_SHORT EXERCISE_
Find every line in the rows below that contains the string "surface", and copy each of those lines.

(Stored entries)
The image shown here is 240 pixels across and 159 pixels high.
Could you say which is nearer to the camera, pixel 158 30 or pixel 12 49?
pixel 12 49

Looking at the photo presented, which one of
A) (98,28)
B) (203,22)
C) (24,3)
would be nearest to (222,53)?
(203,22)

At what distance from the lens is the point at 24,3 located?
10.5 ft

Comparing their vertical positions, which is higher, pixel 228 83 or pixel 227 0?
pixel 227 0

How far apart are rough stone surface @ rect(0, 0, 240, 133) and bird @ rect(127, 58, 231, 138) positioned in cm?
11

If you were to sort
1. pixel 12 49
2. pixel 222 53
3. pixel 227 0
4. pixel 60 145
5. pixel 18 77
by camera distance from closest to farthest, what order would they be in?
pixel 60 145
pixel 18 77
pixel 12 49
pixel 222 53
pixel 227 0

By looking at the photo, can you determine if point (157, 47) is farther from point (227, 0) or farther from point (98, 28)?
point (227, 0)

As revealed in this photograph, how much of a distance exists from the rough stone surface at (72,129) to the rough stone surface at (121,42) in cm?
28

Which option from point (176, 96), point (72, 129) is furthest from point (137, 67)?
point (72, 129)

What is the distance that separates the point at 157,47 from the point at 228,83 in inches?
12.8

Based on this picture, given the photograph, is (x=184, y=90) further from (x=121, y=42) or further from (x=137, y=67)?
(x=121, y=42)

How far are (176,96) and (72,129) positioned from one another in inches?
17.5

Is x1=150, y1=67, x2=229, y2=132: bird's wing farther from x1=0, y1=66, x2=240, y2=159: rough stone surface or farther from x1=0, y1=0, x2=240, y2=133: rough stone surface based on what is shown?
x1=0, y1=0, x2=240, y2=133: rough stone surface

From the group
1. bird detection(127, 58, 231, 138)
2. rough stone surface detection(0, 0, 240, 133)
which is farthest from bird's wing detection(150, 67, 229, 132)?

_FINAL RESULT_
How far apart are rough stone surface @ rect(0, 0, 240, 133) and bird @ rect(127, 58, 231, 138) positioned in cm?
As revealed in this photograph, how much of a distance exists from the rough stone surface at (72,129) to the rough stone surface at (121,42) in cm?
Is x1=150, y1=67, x2=229, y2=132: bird's wing farther from x1=0, y1=66, x2=240, y2=159: rough stone surface or farther from x1=0, y1=0, x2=240, y2=133: rough stone surface based on what is shown?
x1=0, y1=0, x2=240, y2=133: rough stone surface
2. rough stone surface detection(0, 0, 240, 133)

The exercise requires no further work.